「ポピュリズム時代の民主主義」が副題。近年、世界各国の政治は、ポピュリズムにSNSなどが加わる「デジタル・ポピュリズム」に覆われている。日本では7月の参議院選で、「右のポピュリズム」参政党など、「左のポピュリズム」れいわ新選組などが躍進。既成政党は、いずれも苦戦を強いられて敗北、一気に多党化時代に突入した感がある。この世界を席巻するデジタル・ポピュリズムの時代――SNSなどを活用して既成政治を批判し、その周辺から攻撃的に勢いを増す各国のアウトサイダーの政治(家)たちの実像を、水島治郎さん、中北浩爾さん、古賀光生さんら各国政治研究の第一人者たちが分析する研究論文集。10年以上遅れて、日本にその波が押し寄せてきたことがわかる。
「ポピュリズムは、反エリート主義とともに反多元主義を特徴とし、直接民主主義的な政治手法を重視する。現在、欧米諸国では、①自民族を優先する排外主義を掲げ、権威主義的な色彩の強い右派ポピュリズム②新自由主義に基づく緊縮政策に反対して公正な分配を求め、平等と包摂性を重視する左派ポピュリズム、の2つが潮流となっている(中北浩爾)」。ヨーロッパの左派ポピュリズム政党は、伝来の社会主義政党が中道化して、新自由主義的な政策を採用するなか反エスタブリッシュメントとして台頭、日本のれいわ新選組は、格差是正のための反緊縮と財政出動、消費税の廃止、権力と戦う姿勢の強調など、ヨーロッパ左派ポピュリズムと同様の行動をとる。一方、欧米の右のポピュリズムは、グローバリゼーションの中における自由化・市場化による格差と敗者、加えて移民問題の脅威との相互作用によって、反移民急進右翼政党の「主流化」がもたらされているとする。
本書は「転回するヨーロッパ政治――既成政治の融解」として英国、ドイツ(ドイツのための選択肢AfD)、イタリア(五つ星運動の盛衰)、フランス、ベルギー、オランダ(空き家占拠運動の60年)を取り上げ、そのポピュリズムの明暗を政治学者が分析している。極めて興味深い。「グローバル化や欧州統合のもとで、各国の市場化・自由化の違いが、民衆階層における地位低下の脅威感の現れ方に重要な相違を生み出したことが明らかになっている」ことが分析される。それぞれの国のポピュリズムが、違う結果をもたらしているのだ。
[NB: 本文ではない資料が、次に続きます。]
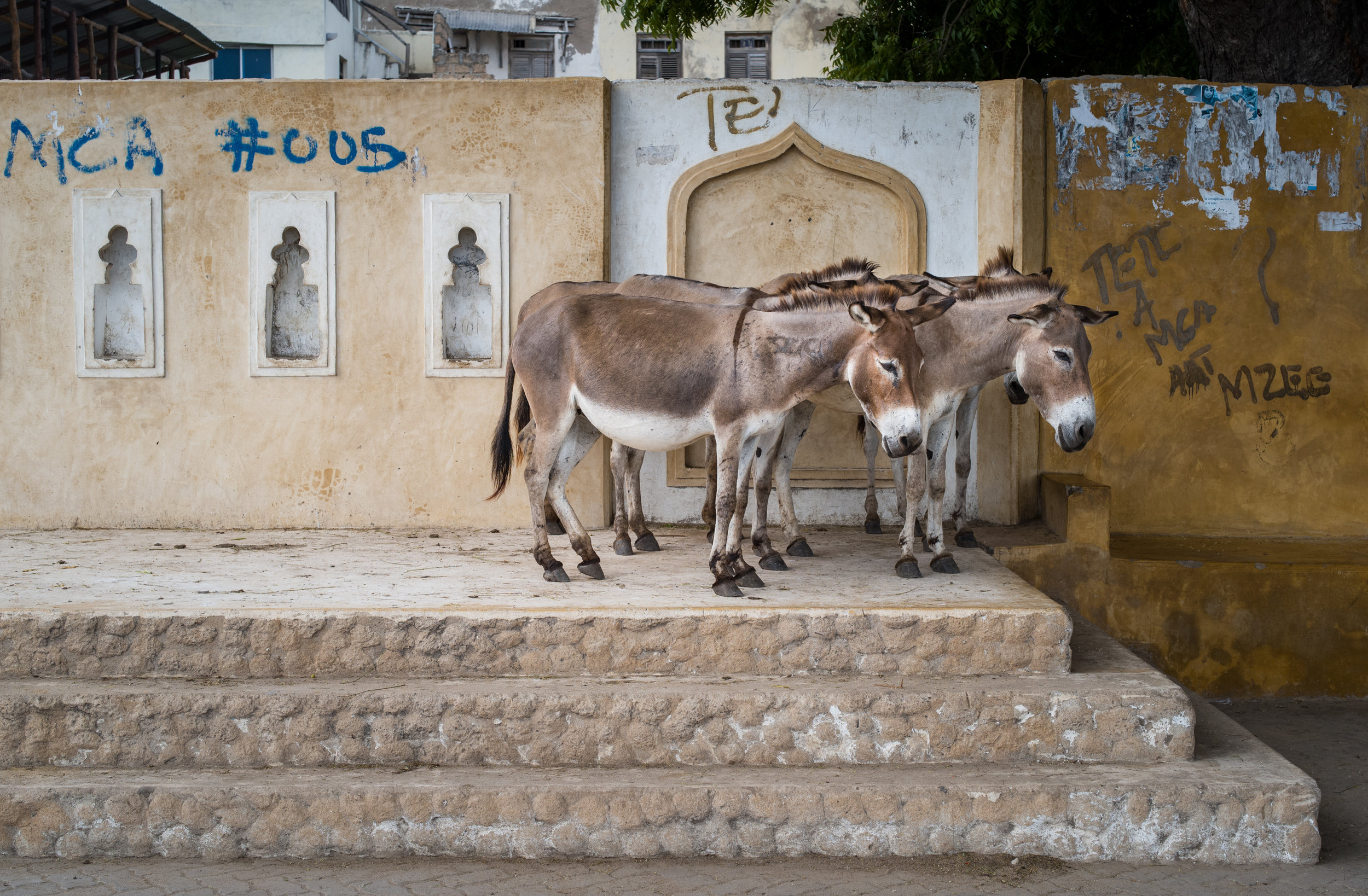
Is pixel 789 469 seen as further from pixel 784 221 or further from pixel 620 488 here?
pixel 784 221

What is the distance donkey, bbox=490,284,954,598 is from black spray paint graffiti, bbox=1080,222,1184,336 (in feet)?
10.2

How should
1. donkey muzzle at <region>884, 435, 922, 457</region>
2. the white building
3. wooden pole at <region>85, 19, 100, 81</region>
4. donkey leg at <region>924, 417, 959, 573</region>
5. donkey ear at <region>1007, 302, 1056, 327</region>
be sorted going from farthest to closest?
the white building
wooden pole at <region>85, 19, 100, 81</region>
donkey leg at <region>924, 417, 959, 573</region>
donkey ear at <region>1007, 302, 1056, 327</region>
donkey muzzle at <region>884, 435, 922, 457</region>

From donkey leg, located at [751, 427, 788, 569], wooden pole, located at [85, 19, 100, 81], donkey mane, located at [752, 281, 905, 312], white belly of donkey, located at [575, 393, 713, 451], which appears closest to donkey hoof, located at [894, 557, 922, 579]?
donkey leg, located at [751, 427, 788, 569]

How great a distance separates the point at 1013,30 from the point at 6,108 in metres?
8.43

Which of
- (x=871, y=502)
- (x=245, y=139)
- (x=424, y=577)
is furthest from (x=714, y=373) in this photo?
(x=245, y=139)

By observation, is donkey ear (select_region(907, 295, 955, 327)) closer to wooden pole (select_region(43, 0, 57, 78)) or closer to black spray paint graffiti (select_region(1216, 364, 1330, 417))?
black spray paint graffiti (select_region(1216, 364, 1330, 417))

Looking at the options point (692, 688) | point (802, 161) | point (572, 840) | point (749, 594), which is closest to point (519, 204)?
point (802, 161)

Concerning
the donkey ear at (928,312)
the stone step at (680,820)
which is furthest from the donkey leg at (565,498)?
the donkey ear at (928,312)

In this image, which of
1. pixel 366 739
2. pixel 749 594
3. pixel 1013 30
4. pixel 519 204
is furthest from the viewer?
pixel 1013 30

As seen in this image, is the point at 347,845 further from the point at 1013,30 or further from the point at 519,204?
the point at 1013,30

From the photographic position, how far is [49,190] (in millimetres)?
7867

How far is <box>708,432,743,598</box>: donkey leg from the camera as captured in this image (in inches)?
208

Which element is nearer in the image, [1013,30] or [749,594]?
[749,594]

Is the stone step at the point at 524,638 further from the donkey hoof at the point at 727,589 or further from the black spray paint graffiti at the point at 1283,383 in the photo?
the black spray paint graffiti at the point at 1283,383
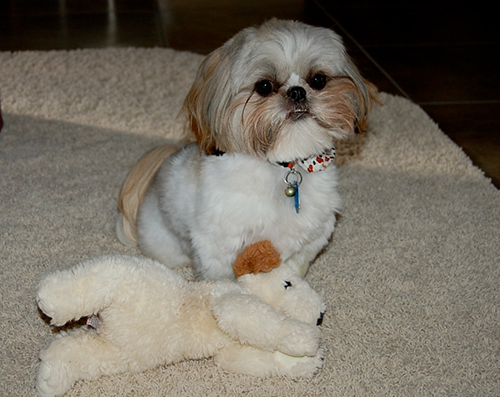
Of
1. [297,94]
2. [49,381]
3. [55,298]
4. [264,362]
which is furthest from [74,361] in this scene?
[297,94]

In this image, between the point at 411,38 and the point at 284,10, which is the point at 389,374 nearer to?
the point at 411,38

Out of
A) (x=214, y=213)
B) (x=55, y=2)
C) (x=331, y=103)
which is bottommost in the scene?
(x=55, y=2)

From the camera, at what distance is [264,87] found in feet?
4.94

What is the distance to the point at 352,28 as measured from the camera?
4527 mm

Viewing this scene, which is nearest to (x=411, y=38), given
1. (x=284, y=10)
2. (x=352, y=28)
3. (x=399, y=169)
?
(x=352, y=28)

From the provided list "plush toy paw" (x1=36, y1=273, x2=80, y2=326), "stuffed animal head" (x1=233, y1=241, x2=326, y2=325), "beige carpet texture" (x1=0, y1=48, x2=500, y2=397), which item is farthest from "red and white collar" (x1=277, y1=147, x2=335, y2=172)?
"plush toy paw" (x1=36, y1=273, x2=80, y2=326)

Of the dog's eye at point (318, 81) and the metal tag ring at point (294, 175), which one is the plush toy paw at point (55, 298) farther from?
the dog's eye at point (318, 81)

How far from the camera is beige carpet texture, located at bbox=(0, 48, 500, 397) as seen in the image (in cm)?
155

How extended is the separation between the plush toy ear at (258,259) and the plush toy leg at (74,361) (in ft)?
1.16

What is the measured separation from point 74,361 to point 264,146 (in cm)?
67

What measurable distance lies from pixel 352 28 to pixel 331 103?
10.4 feet

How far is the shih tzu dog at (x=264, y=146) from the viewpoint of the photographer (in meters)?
1.50

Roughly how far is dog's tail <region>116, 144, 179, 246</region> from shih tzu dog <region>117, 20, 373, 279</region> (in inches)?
6.1

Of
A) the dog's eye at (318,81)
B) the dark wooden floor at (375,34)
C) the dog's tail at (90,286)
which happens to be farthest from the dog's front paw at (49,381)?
the dark wooden floor at (375,34)
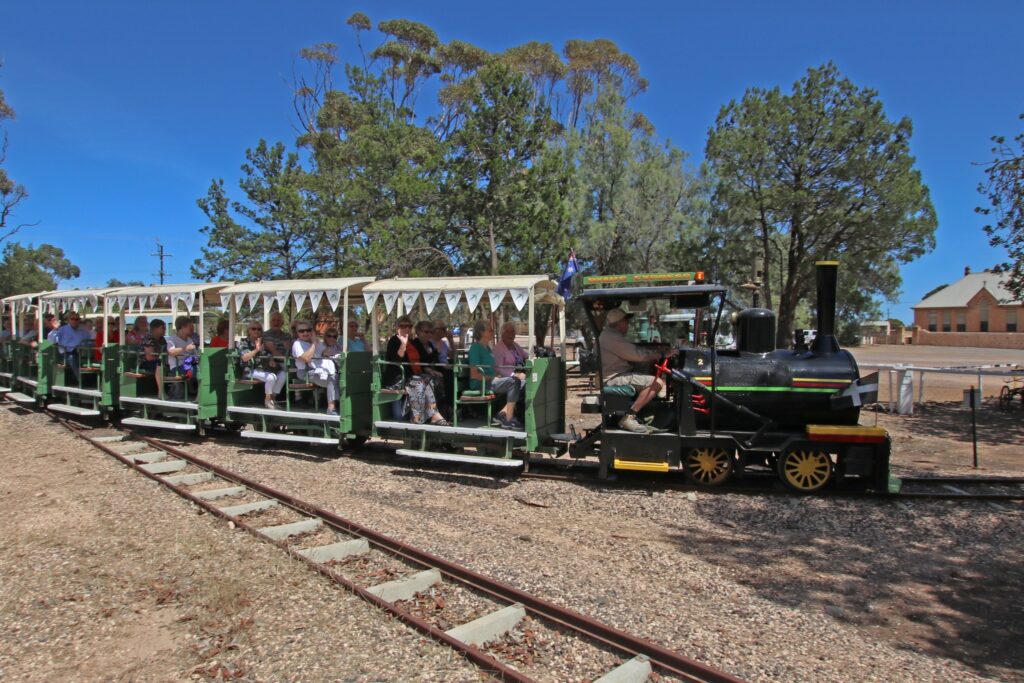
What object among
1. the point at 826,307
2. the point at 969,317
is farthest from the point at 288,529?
the point at 969,317

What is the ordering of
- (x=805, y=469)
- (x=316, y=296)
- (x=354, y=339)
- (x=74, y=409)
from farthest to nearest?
1. (x=74, y=409)
2. (x=354, y=339)
3. (x=316, y=296)
4. (x=805, y=469)

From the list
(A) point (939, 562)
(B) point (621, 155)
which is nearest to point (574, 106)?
(B) point (621, 155)

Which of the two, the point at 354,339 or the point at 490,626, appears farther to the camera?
the point at 354,339

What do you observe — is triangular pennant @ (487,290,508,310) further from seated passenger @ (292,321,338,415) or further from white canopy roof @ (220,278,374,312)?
seated passenger @ (292,321,338,415)

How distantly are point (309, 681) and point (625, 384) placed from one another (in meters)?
4.93

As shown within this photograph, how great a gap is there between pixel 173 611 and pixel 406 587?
1593 millimetres

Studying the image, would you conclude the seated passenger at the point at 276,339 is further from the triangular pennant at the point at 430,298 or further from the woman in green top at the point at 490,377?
the woman in green top at the point at 490,377

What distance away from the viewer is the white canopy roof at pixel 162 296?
10.7m

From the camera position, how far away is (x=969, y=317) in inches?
2586

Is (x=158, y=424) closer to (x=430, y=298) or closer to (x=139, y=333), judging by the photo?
(x=139, y=333)

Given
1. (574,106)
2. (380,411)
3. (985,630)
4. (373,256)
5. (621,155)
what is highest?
(574,106)

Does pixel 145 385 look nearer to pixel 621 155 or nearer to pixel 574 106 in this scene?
pixel 621 155

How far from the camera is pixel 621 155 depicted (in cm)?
2338

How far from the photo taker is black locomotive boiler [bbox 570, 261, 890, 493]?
7.16 m
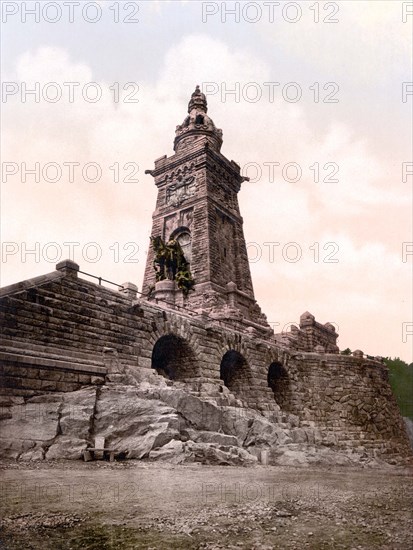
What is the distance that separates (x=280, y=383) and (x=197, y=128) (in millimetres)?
22284

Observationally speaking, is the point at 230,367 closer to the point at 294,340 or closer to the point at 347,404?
the point at 347,404

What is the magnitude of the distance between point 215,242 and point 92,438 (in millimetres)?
21923

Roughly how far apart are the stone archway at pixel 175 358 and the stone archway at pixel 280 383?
7.69 meters

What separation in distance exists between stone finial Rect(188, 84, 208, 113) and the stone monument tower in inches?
52.8

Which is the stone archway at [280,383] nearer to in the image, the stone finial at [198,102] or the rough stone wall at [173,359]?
the rough stone wall at [173,359]

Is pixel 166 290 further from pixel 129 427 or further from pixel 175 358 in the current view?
pixel 129 427

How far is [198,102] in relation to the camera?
3906cm

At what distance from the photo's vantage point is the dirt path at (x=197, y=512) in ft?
12.5

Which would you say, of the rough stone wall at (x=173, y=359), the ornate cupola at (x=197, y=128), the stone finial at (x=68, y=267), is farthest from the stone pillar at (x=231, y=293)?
the stone finial at (x=68, y=267)

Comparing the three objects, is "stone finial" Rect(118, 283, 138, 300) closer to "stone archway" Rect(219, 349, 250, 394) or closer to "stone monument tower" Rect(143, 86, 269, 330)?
"stone archway" Rect(219, 349, 250, 394)

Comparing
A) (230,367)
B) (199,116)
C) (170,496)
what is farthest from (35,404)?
(199,116)

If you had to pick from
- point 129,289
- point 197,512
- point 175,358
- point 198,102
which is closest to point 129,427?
point 197,512

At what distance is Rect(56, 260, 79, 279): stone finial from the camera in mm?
13539

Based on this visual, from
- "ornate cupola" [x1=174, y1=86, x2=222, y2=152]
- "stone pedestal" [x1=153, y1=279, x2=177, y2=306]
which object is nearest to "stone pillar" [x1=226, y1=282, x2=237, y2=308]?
"stone pedestal" [x1=153, y1=279, x2=177, y2=306]
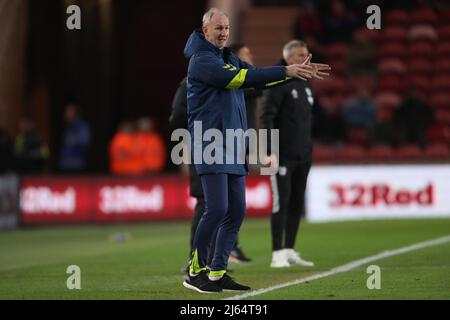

「『アウトサイダー』時代のメディアと政治――脱正統化される『20世紀の主流派連合』」(水島治郎)はメディアに注目する。かつてはメディアと政治は相互協調にあったが、「新興勢力たるアウトサイダー・メディアやアウトサイダー政治家による『脱正統化』攻撃にさらされている」と言う。「ジャーナリストと政治家という職業がいずれも『半専門職(資格試験があるわけではない)』であり、アウトサイダーによる批判・参入に脆弱である」ことを指摘する。大変困難な時代になったということだ。「ネット空間を活動の場とするアウトサイダー・メディアなくして、アウトサイダー政治家(政党)なし」であり、既存メディアの正統性が揺らいでいる状況だ。「フェイクニュース現象はデジタルメディア時代の落とし子」である。それにどう対処するか、相当の模索と努力が必要となる。
さらに根源的、本質的変化がある。政治家にとって有権者にアクセスするためには「大量の印刷物や組織」は不可欠、つまりメディアや主流派政党への帰属が重要であったが、デジタルメディアの発達はその参入障壁を簡単に突破する。アウトサイダーによる批判、「脱正統化」にさらされるわけだ。アウトサイダー政治家とアウトサイダーメディアは手を携えつつ、主流派政治家・政党と主流派メディアを下から批判し崩すわけだ。しかし、欧米を見ると、アウトサイダーからインサイダーに入ったとき、「アウトサイダーのジレンマ」に遭遇する。「アウトサイダーはインサイダーの敵が必要である」わけだ(イタリアにおける五つ星運動の盛衰)。妥協困難な対立にさらされ、不安定にならざるを得ない。アウトサイダーたちが主役をはる民主主義は、いつ瓦解してもおかしくない「薄氷の上の民主主義」のようなものと水島さんは分析する。
「アウトサイダー・ポリティクス」「ポピュリズム時代の民主主義」「デジタル・ポピュリズムと政治」という現在、最も重要なテーマに挑んでいる素晴らしい学術研究の書。